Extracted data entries
***

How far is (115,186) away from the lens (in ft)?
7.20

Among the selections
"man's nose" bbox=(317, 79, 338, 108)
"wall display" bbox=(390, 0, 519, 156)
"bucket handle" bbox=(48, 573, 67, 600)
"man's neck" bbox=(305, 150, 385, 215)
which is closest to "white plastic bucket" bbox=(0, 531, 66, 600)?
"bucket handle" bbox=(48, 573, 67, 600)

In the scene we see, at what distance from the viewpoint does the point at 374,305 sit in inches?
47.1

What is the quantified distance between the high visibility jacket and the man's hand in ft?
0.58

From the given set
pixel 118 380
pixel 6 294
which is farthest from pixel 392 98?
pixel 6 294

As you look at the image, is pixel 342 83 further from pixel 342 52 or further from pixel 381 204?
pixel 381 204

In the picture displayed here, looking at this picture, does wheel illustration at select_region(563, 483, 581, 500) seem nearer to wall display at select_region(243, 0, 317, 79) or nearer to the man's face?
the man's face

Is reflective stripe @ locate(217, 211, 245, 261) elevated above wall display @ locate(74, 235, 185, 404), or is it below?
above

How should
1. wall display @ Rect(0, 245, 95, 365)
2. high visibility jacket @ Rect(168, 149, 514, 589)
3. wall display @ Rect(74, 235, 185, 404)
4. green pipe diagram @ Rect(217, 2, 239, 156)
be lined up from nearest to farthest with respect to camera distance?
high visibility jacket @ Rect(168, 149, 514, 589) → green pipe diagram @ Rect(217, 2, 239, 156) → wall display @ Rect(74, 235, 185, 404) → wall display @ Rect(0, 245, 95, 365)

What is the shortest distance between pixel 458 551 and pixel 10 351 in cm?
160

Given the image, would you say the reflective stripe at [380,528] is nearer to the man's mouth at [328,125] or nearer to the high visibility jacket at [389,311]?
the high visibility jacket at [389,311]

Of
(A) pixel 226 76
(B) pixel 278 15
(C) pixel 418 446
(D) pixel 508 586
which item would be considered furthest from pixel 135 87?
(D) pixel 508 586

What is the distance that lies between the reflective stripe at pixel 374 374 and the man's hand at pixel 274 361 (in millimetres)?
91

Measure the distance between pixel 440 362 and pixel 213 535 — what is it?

***

Retype the records that precede this task, keeping them exactly the same.

_Result of this task_:
How far is (115,186) away from the lens (in ft)?
7.20

Among the selections
"man's nose" bbox=(317, 79, 338, 108)
"wall display" bbox=(390, 0, 519, 156)
"bucket handle" bbox=(48, 573, 67, 600)
"man's neck" bbox=(305, 150, 385, 215)
which is closest to "white plastic bucket" bbox=(0, 531, 66, 600)?
"bucket handle" bbox=(48, 573, 67, 600)

In the scene we see, at what distance from the viewpoint does the point at 374,305 sit in inches?
47.1

What is the quantified distance between the high visibility jacket and the man's hand in ft?
0.58

From the given set
pixel 118 380
pixel 6 294
which is farthest from pixel 392 98?
pixel 6 294

As you look at the image, is pixel 342 83 further from pixel 342 52 or further from pixel 381 204?
pixel 381 204

In the picture displayed here, looking at this picture, does wheel illustration at select_region(563, 483, 581, 500) seem nearer to wall display at select_region(243, 0, 317, 79) or nearer to the man's face?
the man's face

Is reflective stripe @ locate(217, 211, 245, 261) elevated above wall display @ locate(74, 235, 185, 404), or is it below?
above

How should
1. wall display @ Rect(0, 245, 95, 365)
2. high visibility jacket @ Rect(168, 149, 514, 589)
3. wall display @ Rect(74, 235, 185, 404)
4. green pipe diagram @ Rect(217, 2, 239, 156)
be lined up from nearest to farthest with respect to camera distance?
high visibility jacket @ Rect(168, 149, 514, 589) → green pipe diagram @ Rect(217, 2, 239, 156) → wall display @ Rect(74, 235, 185, 404) → wall display @ Rect(0, 245, 95, 365)

What is the shortest distance between pixel 458 551 and pixel 10 351 in cm?
160

Given the image, would you say the reflective stripe at [380,528] is nearer to the man's mouth at [328,125] or nearer to the high visibility jacket at [389,311]?
the high visibility jacket at [389,311]

Of
(A) pixel 226 76
(B) pixel 278 15
(C) pixel 418 446
(D) pixel 508 586
which item would be considered furthest from pixel 135 87?
(D) pixel 508 586

What is the distance that lies between the reflective stripe at pixel 374 374 and the man's hand at pixel 274 361 (in millimetres)?
91

Measure the distance between pixel 440 362 and pixel 213 535 — what is it?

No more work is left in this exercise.